• **Texto de lectura**
┌────────
En 2022, el Líbano contaba con 6382 personas privadas de libertad, de las cuales, la mitad se albergaba en la prisión de Roumieh, un establecimiento que tiene tres veces más reclusos que plazas. Los límites legales de la prisión preventiva no se respetan, y los reclusos preventivos, que representan más del 50 % de la población carcelaria, pasan meses o años en espera de juicio.
La administración penitenciaria sigue adscrita al Ministerio del Interior, ya que el traspaso de las competencias al Ministerio de Justicia aún no se ha hecho efectivo. Los miembros de las Fuerzas de Seguridad Interna (FSI), un cuerpo de la Policía nacional, ejercen como guardias penitenciarios, sin que se les dispense ninguna formación. Algunos módulos o centros están bajo el control del Ejército.
└────────
• **Tareas**
1. Reproduce del texto sobre las prisiones del Líbano el fragmento que va desde "En 2022, el" hasta "control del Ejército.", sin cambiar nada.
2. Responde con datos del texto sobre las prisiones del Líbano:
(a) ¿Cuántas personas privadas de libertad había en el Líbano en 2022?
(b) ¿A qué ministerio sigue adscrita la administración penitenciaria?
(c) ¿Quiénes ejercen como guardias penitenciarios?
3. Resume en dos oraciones el texto sobre las prisiones del Líbano.
Los registros son material aparte, sin relación con el texto sobre las prisiones del Líbano.

• **Datos para revisar**
┌────────
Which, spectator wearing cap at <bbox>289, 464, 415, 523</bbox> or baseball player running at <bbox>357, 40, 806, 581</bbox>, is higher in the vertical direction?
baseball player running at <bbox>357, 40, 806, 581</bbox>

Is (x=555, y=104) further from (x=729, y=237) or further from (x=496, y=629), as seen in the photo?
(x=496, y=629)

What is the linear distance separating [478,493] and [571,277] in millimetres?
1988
└────────
• **Respuestas en orden**
1.
En 2022, el Líbano contaba con 6382 personas privadas de libertad, de las cuales, la mitad se albergaba en la prisión de Roumieh, un establecimiento que tiene tres veces más reclusos que plazas. Los límites legales de la prisión preventiva no se respetan, y los reclusos preventivos, que representan más del 50 % de la población carcelaria, pasan meses o años en espera de juicio.
La administración penitenciaria sigue adscrita al Ministerio del Interior, ya que el traspaso de las competencias al Ministerio de Justicia aún no se ha hecho efectivo. Los miembros de las Fuerzas de Seguridad Interna (FSI), un cuerpo de la Policía nacional, ejercen como guardias penitenciarios, sin que se les dispense ninguna formación. Algunos módulos o centros están bajo el control del Ejército.

2.
(a) 6382 personas.
(b) Al Ministerio del Interior.
(c) Los miembros de las Fuerzas de Seguridad Interna (FSI), un cuerpo de la Policía nacional.

3. En 2022 el Líbano tenía 6382 presos, la mitad en la prisión de Roumieh, que triplica su capacidad, y más del 50 % eran reclusos preventivos que esperan juicio durante meses o años. La administración penitenciaria sigue en manos del Ministerio del Interior, y sus guardias son miembros de las Fuerzas de Seguridad Interna sin formación, mientras que algunos módulos o centros los controla el Ejército.